Check small soybeans for fall amyworm
Story Date: 8/16/2021

  Source: Dominic Reisig, NCSU COOPERATIVE EXTENSION, 8/15/21
 

Fall armyworm is a sporadic outbreak pest that doesn’t overwinter in North Carolina. Populations migrate here as early as May, but really crank up as the summer progresses. We often find fall armyworm in late-planted non-Bt corn. This year they are widespread in grass, hay, and food-plots (duck impoundments planted to millet, for example).

We have also had some serious issues in soybeans, which is unusual.

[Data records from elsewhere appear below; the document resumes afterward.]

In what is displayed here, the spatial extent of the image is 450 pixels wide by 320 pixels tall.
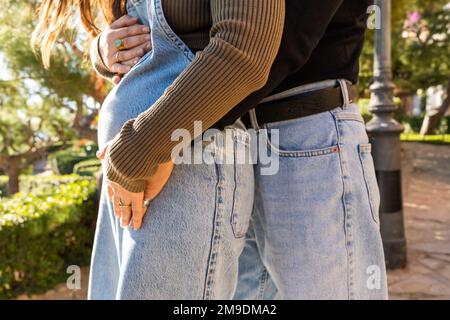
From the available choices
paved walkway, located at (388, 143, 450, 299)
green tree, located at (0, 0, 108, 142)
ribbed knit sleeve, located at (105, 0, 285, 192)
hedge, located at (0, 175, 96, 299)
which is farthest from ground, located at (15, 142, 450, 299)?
ribbed knit sleeve, located at (105, 0, 285, 192)

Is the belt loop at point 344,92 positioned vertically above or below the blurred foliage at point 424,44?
below

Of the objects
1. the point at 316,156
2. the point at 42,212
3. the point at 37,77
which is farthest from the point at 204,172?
the point at 37,77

Fall armyworm has two strains- the rice/grass strain, which prefers grasses, and the corn strain, which prefers corn and soybeans. The last year we have had the corn strain widespread in soybeans was 2011. This year (2021), we have had at least two soybean fields in North Carolina that have been completely defoliated. Both of these fields were near wildlife refuges toward the coast and were late-planted or double-cropped. Likely these were grass strain fall armyworms that developed on grasses (weeds and volunteer wheat), consumed the grass, and moved into the soybeans. In the past, the grass strain has been easily controlled with pyrethroids. However, this year in the Midsouth, pyrethroids have provided poor control. Pyrethroids do not work well for the corn strain.